The changes to wheat marketing currently underway in Western Canada, with the end of the Canadian Wheat Board’s single desk, echo those made in Australia over the past decade.
Canada can expect to face some of the same challenges and opportunities as experienced in Australia going forward, but there are also key differences between the two countries that may lead to different results in Canada, said Geoff Honey of Grain Trade Australia, in comments to the media ahead of a speech here during Crop Week on Wednesday.
While efforts to end the single desk have been underway for years in Canada, the move to an open market in Canada still came about relatively abruptly with the passage of Bill C-18 in late December 2011.
Honey pointed out that in Australia plans were already underway to move away from the Australian Wheat Board’s single desk in the early 1990s. An industry fund to deal with the transition was established at that time which had grown to A$600 million by the time the changes actually occurred in the middle of the last decade following a scandal involving the AWB and wheat sales to Iraq.
The AWB had already been a publicly traded company since 2001, and Honey said the Iraq scandal provided the catalyst to eventually do away with the single desk altogether in 2008.
AWB’s grain trading and origination arm was split off and sold to Cargill last year, after Canadian fertilizer and ag retail firm Agrium, interested mainly in the board’s crop input and retail businesses, bought AWB in 2010 for A$1.24 billion.
When the changes took place in Australia, all the levels of government were in favour, and no court actions were pursued, said Honey, which compares with Canada where politicians are still divided and a number of legal challenges are before the courts.
As a result, Honey said, Canada appears to be entering the open market from a "standing start," compared to Australia where the period of change had been underway for some time. The uncertain legal situation in Canada also may be causing some concern amongst importers.
As wheat had been Australia’s major grain export prior to the end of the AWB single desk, Honey said there were some growing pains in terms of logistics and moving grain from the ports in the immediate aftermath of the changes. However, he said those problems have since worked themselves out.
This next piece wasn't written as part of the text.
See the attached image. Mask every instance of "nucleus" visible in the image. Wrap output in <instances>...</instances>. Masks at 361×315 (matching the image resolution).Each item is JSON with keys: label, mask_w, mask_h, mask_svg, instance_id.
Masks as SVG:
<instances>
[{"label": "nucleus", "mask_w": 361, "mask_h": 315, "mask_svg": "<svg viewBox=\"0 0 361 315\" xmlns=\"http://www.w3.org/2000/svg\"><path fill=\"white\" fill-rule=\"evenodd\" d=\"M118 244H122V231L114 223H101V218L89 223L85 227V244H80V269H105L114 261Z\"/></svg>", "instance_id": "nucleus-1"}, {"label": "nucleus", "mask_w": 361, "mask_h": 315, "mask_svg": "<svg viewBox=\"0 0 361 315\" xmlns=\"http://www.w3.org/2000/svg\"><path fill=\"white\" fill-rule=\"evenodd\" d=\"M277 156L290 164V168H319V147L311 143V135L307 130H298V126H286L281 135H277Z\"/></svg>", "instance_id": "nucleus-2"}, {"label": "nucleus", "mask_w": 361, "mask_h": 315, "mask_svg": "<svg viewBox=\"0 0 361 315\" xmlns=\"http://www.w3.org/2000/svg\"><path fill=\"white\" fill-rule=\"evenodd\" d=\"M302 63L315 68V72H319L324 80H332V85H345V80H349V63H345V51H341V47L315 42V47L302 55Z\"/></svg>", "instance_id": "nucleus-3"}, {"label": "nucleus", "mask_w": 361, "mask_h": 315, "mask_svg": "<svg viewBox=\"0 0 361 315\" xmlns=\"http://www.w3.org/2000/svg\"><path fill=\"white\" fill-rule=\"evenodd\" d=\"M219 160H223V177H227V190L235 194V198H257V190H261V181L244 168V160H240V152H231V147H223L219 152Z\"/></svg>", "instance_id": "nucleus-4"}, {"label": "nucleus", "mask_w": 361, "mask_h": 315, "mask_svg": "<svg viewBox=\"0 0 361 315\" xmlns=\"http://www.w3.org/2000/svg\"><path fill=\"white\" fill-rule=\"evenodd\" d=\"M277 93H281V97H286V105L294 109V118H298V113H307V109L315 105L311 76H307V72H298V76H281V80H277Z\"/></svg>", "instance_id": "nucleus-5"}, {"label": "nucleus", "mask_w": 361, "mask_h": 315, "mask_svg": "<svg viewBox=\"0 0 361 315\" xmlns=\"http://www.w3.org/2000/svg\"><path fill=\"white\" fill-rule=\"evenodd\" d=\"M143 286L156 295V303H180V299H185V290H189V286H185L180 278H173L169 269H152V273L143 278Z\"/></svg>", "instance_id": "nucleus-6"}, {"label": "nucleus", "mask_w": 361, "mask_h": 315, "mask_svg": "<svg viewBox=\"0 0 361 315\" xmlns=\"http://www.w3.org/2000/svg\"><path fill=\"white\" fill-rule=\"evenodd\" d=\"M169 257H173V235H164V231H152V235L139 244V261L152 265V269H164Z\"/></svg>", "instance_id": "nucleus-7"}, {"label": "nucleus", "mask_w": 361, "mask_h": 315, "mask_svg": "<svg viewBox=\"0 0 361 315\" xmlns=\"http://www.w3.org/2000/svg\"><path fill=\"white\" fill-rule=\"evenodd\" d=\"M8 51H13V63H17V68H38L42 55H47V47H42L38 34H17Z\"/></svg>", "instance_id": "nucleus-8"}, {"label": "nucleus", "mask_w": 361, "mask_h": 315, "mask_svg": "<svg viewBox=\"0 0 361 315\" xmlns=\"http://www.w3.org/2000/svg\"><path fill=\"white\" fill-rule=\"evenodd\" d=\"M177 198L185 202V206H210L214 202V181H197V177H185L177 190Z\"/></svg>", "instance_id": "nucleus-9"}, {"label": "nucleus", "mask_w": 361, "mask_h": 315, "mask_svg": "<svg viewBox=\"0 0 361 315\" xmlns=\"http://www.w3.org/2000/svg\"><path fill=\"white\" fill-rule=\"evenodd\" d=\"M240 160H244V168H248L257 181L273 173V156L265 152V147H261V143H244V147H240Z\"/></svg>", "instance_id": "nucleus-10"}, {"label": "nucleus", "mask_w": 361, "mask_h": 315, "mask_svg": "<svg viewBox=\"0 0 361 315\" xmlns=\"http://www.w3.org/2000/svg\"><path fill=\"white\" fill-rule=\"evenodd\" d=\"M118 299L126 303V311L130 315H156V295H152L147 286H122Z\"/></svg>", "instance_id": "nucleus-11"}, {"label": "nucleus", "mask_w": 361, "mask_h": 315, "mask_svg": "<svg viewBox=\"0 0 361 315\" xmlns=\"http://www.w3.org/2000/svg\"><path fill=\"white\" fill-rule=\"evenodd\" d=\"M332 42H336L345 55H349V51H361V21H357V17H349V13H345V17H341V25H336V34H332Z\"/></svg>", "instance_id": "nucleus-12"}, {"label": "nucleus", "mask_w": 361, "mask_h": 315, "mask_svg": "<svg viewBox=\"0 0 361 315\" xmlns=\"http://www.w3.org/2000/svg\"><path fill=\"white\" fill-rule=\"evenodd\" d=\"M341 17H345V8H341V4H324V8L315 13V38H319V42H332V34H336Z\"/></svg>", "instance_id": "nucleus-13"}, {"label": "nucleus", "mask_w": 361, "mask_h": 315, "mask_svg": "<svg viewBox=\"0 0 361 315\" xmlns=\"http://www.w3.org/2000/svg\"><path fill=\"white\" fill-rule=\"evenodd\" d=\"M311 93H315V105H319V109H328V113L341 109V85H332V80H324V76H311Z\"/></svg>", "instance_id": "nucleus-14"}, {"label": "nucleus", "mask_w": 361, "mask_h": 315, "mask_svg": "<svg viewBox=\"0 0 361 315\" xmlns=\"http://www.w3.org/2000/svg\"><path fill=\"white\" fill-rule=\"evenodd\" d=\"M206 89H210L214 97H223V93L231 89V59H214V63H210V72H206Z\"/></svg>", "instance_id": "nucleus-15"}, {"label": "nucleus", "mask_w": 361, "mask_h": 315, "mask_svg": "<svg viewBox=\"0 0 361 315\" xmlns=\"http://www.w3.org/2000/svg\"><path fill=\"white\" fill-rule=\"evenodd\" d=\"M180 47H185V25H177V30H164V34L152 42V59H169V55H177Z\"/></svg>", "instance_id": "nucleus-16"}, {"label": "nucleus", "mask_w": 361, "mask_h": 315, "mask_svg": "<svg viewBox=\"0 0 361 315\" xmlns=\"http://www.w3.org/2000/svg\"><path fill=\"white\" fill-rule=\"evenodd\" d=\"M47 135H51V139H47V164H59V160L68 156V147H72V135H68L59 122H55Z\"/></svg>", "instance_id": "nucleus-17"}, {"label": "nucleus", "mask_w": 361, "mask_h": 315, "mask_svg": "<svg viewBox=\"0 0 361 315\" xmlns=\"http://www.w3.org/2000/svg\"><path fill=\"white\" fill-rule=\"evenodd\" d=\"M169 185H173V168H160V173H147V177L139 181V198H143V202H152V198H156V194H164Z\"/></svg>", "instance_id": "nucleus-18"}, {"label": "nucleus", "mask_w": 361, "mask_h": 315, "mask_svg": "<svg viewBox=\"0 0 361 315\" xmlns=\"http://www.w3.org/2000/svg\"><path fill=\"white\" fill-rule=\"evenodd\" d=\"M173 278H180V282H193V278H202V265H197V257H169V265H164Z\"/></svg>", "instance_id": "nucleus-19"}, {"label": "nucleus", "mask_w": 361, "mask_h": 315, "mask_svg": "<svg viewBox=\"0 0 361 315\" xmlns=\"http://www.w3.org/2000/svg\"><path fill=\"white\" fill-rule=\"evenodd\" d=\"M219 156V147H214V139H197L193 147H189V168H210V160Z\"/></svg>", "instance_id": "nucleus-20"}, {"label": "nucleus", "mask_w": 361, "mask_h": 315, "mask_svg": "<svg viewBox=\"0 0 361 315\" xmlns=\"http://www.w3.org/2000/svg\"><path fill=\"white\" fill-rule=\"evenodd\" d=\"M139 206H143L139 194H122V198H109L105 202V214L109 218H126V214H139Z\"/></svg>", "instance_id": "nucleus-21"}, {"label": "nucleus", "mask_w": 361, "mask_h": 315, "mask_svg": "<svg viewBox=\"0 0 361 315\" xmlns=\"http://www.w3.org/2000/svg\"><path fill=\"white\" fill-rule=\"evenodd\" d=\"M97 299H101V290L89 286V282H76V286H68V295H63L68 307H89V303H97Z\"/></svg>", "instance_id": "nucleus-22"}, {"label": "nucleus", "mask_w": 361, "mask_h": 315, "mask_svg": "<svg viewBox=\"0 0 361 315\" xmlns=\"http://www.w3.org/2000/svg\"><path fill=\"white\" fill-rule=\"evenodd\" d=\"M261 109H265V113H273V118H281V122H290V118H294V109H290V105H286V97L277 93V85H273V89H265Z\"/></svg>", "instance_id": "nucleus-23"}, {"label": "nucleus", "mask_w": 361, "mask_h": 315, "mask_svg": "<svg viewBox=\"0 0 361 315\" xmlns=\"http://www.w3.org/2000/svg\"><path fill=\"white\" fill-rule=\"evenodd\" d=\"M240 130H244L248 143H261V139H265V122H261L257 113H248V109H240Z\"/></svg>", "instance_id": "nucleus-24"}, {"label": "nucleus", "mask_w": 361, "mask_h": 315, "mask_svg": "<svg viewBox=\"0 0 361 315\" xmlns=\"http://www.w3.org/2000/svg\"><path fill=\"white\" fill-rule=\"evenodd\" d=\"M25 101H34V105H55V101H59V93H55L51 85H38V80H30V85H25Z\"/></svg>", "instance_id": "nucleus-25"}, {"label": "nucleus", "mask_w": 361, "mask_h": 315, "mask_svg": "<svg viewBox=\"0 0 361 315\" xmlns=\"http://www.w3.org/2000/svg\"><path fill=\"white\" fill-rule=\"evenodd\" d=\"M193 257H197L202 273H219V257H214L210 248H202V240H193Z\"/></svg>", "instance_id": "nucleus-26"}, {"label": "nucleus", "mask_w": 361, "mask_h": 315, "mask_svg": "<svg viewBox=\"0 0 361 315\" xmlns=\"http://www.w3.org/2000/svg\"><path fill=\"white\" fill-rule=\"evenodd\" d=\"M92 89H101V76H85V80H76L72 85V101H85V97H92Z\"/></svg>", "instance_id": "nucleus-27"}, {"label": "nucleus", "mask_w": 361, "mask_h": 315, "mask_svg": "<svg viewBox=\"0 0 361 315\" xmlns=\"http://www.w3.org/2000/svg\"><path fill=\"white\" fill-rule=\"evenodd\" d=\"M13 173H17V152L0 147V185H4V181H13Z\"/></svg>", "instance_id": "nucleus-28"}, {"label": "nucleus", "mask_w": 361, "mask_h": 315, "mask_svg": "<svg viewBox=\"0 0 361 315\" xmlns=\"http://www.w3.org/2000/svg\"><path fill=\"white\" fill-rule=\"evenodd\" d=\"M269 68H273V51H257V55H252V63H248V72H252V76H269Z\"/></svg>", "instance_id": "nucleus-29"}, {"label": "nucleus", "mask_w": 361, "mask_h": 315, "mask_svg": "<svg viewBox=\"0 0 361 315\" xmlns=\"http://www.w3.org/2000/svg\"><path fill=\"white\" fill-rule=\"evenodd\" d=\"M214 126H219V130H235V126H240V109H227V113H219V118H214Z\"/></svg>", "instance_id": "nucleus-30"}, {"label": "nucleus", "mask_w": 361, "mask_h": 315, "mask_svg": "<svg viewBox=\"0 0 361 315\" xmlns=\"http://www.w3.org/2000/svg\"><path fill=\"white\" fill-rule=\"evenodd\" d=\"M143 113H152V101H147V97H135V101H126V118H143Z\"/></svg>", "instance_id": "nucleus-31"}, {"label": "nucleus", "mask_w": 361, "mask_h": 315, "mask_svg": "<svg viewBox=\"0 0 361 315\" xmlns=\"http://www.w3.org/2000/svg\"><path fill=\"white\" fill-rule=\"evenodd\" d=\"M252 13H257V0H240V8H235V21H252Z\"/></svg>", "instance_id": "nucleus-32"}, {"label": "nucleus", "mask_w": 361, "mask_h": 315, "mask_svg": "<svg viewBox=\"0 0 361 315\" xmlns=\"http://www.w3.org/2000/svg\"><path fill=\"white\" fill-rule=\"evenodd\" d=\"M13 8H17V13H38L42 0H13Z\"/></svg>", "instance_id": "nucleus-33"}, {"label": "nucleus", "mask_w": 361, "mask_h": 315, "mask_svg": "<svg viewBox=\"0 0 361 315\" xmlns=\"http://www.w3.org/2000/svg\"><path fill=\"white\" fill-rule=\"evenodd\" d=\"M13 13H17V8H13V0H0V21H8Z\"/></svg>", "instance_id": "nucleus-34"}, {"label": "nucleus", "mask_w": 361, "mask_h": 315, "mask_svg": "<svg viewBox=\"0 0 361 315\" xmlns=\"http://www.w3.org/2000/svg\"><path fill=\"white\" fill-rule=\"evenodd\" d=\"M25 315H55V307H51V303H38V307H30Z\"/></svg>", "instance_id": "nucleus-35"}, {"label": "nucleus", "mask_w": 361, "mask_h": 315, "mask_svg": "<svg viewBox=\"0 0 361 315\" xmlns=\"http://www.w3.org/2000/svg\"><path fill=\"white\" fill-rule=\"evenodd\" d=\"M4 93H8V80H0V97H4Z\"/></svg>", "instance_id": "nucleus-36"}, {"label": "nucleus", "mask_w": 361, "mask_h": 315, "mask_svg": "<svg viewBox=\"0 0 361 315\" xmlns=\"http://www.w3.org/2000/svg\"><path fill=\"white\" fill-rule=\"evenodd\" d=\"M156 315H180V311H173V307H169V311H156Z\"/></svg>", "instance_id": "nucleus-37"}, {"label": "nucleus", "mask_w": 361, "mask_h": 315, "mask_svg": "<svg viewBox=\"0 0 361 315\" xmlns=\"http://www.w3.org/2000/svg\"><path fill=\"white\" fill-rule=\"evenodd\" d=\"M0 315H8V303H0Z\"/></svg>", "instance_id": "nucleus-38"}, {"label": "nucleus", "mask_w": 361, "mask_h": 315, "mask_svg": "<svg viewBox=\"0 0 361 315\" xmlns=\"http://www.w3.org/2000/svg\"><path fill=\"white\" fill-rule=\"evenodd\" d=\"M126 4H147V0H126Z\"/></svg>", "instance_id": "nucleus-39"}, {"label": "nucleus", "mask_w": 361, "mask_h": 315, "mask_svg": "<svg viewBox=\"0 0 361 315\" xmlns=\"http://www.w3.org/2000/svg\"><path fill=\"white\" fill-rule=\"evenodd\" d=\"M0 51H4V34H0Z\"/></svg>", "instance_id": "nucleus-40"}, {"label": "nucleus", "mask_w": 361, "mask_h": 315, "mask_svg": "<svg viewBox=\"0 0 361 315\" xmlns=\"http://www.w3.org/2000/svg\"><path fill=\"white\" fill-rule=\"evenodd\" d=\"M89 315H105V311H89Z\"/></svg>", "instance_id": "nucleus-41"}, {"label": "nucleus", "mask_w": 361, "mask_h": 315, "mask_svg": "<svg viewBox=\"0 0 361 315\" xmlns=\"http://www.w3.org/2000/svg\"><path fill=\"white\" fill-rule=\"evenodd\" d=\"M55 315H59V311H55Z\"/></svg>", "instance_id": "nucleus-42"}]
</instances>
Other changes to the Australian structure include an increase in international trading houses now participating in the Australian market.
In addition, Honey said accredited wheat exporters have climbed from one to 25. Pooling is also still an option in Australia, with up to nine different companies offering pooling options for producers.
Another interesting development in the Australian wheat market over the past few years has been the sharp increase in wheat exported by container. Under the former AWB next to no wheat was shipped by container, but now smaller companies and individual operations are shipping over two million tonnes of wheat annually via container into niche markets, said Honey.
Asked if Australian farmers were better off with or without a single desk, Honey was diplomatic, but said overall profitability will come down to the individual growers’ marketing skills.